• _Requirement 1_: According to the text on Ford's product strategy, in what year did Alan Mulally arrive as the new CEO?
• _Requirement 2_: Continue the passage on product strategy and Ford's turnaround from its last sentence.

• _Text provided_:
## BEGIN

Setting Product Strategy
At the heart of a great brand is a great product. Product is a key element in the market offering. To achieve market leadership, firms must offer products and services of superior quality that provide unsurpassed customer value
Ford Motor
Company endured some tough times at the beginning of the 21st century. A safety
controversy about its best-selling Ford Explorer and high gas prices that hurt
sales of its trucks and SUVs put the company in deep financial straits. Perhaps
the biggest concern was public perception that Ford products were not high
quality. A new CEO, Alan Mulally, arrived in 2006 determined to set Ford on a different
path. Rejecting government bailouts during the subsequent recession created
some goodwill, but Mulally knew reliable, stylish, and affordable vehicles that
performed well would make or break the company’s fortunes. A redesigned
high-mileage Ford Fusion with innovative Sync hands-free
phone-and-entertainment system and an environmentally friendly hybrid option caught
customers’ attention, as did the hip, urban-looking seven-seat Ford Flex SUV
with a center console mini-refrigerator.

## END

• _Record extracts_:
## BEGIN

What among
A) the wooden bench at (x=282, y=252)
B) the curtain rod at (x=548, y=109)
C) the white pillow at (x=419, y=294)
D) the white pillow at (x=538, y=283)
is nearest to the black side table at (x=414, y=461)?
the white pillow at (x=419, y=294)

## END

• _Final answer 1_: 2006

• _Final answer 2_:
Mulally felt it was critical to use Ford’s vast infrastructure and scale to create vehicles that, with small adjustments, could easily be sold all over the world. The result of extensive global research, the Ford Fiesta hatchback was a striking example of this world-car concept. The rear of the car resembled a popular small sport-utility, its giant headlights were typical of more expensive cars, and dashboard instruments were modeled after a cell phone keypad. The company knew it had a winner when the Fiesta won a uniformly positive response in Chinese, European, and U.S. showrooms. Ford also relied on experiential and social media in marketing. Before its U.S. launch, 150 Fiestas toured the country for test drives and 100 were given to bloggers for six months to allow them to share their experiences. Ford’s product and marketing innovations paid off. While the rest of the U.S. auto industry continued to tank, the Fiesta garnered thousands of preorders and Ford actually turned a profit in the first quarter of 2010.
Product
Characteristics and Classifications
Many people think a product is tangible, but a product is anything that can be offered to a market to satisfy a want or need, including physical goods, services, experiences, events, persons, places, properties, organizations, information, and ideas.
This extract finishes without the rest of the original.